**EXERCISE OBJECTIVE**
Copy the part of the items that opens with the line containing "Between the front" and closes with the line containing "12922 millimetres", repeating each line character for character.

##### DATA PROVIDED #####

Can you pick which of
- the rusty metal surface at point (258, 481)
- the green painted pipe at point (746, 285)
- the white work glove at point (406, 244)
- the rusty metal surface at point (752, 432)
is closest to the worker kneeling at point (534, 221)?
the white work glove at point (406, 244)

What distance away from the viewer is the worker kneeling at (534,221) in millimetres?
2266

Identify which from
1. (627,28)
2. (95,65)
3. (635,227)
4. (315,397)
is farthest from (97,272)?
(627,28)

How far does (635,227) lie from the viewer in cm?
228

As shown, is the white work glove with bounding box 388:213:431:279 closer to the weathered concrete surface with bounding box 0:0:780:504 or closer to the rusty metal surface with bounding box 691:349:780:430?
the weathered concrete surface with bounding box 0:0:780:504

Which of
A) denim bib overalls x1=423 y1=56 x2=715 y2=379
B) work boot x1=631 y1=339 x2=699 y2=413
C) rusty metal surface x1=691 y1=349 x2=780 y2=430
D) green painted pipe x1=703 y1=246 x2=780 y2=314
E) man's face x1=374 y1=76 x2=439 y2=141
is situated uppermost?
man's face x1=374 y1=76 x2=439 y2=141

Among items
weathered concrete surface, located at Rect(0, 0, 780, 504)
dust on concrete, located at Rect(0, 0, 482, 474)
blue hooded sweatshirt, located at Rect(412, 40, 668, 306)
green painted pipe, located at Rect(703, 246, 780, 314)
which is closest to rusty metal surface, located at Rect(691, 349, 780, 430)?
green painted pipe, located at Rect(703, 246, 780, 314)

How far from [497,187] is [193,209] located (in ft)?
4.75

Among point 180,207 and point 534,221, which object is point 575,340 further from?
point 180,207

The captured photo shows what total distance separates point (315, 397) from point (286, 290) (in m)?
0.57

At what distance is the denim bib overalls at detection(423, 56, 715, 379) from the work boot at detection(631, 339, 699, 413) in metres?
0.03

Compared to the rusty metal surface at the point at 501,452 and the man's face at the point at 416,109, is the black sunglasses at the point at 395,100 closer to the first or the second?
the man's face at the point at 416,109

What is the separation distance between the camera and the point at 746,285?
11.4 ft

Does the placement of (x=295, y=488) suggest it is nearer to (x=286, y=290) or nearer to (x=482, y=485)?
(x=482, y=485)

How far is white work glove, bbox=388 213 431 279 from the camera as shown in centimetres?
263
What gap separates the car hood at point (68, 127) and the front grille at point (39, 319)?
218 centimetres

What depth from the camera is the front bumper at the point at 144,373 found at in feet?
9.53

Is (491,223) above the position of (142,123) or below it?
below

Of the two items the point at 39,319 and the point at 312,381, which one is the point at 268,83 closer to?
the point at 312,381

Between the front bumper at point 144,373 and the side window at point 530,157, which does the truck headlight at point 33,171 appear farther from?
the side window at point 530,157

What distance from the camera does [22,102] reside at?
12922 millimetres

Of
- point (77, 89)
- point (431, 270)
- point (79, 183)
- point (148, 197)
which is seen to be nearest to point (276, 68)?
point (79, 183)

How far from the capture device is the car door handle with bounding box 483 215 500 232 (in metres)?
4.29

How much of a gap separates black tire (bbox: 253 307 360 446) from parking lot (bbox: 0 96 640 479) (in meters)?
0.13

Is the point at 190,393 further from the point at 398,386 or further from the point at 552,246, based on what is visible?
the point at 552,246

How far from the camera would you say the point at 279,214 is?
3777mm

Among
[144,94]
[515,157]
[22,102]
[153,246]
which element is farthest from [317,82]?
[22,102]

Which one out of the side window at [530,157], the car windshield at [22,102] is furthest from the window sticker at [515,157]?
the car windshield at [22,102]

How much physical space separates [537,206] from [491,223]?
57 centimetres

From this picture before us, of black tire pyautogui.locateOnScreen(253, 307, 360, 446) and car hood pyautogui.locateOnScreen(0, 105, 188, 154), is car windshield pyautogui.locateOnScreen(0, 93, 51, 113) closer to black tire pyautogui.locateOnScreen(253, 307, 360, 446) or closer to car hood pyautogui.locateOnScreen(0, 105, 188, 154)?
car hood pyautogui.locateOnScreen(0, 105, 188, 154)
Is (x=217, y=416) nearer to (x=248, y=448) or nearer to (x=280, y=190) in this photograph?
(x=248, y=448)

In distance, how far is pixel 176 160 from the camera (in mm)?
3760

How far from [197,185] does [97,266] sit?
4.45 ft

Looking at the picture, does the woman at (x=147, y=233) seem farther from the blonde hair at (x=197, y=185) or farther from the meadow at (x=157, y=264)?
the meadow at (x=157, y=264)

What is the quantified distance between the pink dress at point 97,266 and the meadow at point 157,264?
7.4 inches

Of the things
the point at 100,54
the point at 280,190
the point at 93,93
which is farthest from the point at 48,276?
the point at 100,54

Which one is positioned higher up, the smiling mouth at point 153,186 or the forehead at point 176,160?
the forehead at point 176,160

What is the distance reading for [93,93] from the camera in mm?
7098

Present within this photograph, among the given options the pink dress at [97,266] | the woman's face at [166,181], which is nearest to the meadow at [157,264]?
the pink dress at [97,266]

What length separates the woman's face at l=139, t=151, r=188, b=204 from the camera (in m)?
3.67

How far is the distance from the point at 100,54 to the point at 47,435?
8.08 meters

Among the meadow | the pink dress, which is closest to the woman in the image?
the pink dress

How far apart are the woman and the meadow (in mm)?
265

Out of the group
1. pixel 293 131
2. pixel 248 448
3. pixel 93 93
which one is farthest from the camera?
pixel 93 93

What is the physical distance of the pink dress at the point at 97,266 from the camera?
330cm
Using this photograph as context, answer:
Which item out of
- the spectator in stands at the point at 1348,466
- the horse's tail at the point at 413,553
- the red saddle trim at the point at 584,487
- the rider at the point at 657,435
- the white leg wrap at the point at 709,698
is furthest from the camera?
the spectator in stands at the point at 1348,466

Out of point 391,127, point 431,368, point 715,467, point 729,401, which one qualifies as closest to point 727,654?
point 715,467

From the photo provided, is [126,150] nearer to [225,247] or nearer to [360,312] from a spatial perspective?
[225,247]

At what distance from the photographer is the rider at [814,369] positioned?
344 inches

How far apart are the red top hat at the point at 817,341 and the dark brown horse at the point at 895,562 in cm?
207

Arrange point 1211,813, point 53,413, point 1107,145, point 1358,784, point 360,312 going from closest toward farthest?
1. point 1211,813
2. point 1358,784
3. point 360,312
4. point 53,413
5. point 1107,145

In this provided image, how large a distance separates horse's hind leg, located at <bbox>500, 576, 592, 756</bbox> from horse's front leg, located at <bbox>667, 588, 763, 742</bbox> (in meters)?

#####

**TASK OUTPUT**
Between the front bumper at point 144,373 and the side window at point 530,157, which does the truck headlight at point 33,171 appear farther from?
the side window at point 530,157

What distance from the camera does [22,102] reside at?
12922 millimetres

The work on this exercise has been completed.